***** TEXT SECTION

Wills probably didn’t know that the target of his message, Arthur Gregg Sulzberger, the 25-year-old son of New York Times publisher Arthur Ochs Sulzberger Jr., is part of a publishing dynasty that has faced requests to suppress information in matters ranging from the Bay of Pigs to the Pentagon Papers. (As it turned out, Sulzberger’s May 2005 piece on the Narragansett Lions, one of the largest such clubs in the country, highlighted the Lions’ considerable civic and charitable efforts, and didn’t mention the absence of women until the 16th paragraph.)
The Brown University graduate is just one of a number of talented young Providence Journal reporters in their 20s, many of whom, like their predecessors, will eventually move on to bigger papers and brighter destinations. The difference in Sulzberger’s case, of course, is that he might ultimately ascend to the top job at the New York Times. The chance to plow Rhode Island’s fertile journalistic terrain with such anonymity seems ideally suited for Sulzberger, a skilled reporter uncomfortable with public attention who has built a reputation as a well-liked, curious, hard-working, and unassuming young man. “The kid is not at all a prima donna,” says veteran political reporter Scott MacKay. “We’ve gotten kids here over the years with the same educational background, genius-types who think they know everything. He is really about making it on his own and being his own guy. You have to respect that.”

**********
***** RECORDED DATA

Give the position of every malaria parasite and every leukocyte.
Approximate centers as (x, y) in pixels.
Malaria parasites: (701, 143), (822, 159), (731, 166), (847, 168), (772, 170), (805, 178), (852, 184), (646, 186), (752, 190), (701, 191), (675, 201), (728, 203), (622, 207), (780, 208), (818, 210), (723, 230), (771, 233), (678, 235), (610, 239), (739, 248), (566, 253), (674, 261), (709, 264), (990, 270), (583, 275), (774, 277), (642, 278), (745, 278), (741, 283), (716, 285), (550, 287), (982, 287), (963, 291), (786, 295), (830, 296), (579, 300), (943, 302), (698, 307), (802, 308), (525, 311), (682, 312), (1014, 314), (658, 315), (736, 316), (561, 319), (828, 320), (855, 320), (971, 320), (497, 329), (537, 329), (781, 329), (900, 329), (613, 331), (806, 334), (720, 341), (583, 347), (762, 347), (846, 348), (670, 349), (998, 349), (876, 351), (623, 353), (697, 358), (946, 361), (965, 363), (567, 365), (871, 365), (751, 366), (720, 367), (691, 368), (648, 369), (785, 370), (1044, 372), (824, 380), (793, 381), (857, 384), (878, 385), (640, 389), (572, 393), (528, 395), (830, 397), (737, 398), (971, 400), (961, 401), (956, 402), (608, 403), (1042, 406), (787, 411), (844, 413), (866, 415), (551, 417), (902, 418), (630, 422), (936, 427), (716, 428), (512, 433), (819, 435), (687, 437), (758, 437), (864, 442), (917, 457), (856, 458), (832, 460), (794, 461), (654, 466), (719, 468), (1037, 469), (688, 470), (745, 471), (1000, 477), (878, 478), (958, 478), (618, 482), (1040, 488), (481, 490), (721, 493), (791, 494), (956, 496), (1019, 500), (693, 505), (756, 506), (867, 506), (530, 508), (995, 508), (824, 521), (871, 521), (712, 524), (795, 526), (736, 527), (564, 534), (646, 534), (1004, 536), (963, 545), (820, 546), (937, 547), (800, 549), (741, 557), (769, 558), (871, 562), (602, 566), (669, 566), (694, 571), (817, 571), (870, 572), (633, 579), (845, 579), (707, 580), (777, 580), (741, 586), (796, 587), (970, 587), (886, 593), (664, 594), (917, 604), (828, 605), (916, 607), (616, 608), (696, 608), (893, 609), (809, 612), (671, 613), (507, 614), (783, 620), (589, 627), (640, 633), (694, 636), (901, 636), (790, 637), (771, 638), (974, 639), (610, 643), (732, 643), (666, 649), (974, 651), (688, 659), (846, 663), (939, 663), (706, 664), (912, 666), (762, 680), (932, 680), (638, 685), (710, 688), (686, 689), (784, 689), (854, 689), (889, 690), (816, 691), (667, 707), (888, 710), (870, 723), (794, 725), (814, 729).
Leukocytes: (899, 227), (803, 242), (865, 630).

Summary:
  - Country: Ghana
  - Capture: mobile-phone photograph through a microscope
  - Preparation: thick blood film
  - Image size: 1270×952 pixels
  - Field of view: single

**********

## OBJECTIVE 1
In the Sulzberger profile, in which paragraph did his May 2005 piece on the Narragansett Lions first mention the absence of women?
## OBJECTIVE 2
Output the part of the Sulzberger profile that opens with the words containing "Wills probably didn’t" and closes with "the 16th paragraph.)".
## OBJECTIVE 3
Pick up the Sulzberger profile where it stops and continue it.

## RESULT 1
The 16th paragraph.

## RESULT 2
Wills probably didn’t know that the target of his message, Arthur Gregg Sulzberger, the 25-year-old son of New York Times publisher Arthur Ochs Sulzberger Jr., is part of a publishing dynasty that has faced requests to suppress information in matters ranging from the Bay of Pigs to the Pentagon Papers. (As it turned out, Sulzberger’s May 2005 piece on the Narragansett Lions, one of the largest such clubs in the country, highlighted the Lions’ considerable civic and charitable efforts, and didn’t mention the absence of women until the 16th paragraph.)

## RESULT 3
As the direct descendant of four previous Times publishers (his great-great-grandfather was the iconic Adolph S. Ochs, who rescued the Times from failure and established its stellar reputation), Sulzberger was born to be in the public eye. His August 1980 birth to Arthur O. Sulzberger Jr. and reporter-turned-artist Gail Gregg was announced in the Times — in a story headlined SULZBERGERS HAVE SON — even though the paper had long since stopped publishing birth announcements (sister Annie was born two years later). As Alex S. Jones and Susan E. Tifft recount in The Trust: The Private and Powerful Family Behind The New York Times (Little, Brown and Company, 1999), “When the New York Post scored the Times for singling out a family member for special treatment, the Times countered that it considered the birth ‘news.’”
After a summer 2002 internship at the Times-owned Press Democrat in Santa Rosa, California, young Sulzberger graduated from Brown, where he concentrated in political science, and joined the Journal as a two-year reporter-intern in mid 2004.
In a move to shore up the ProJo’s staffing, he was among six reporter-interns whose jobs were made permanent when the intern program was suspended in January. He probably makes somewhere in the neighborhood of the $44,000 earned by a first-year Journal staff reporter.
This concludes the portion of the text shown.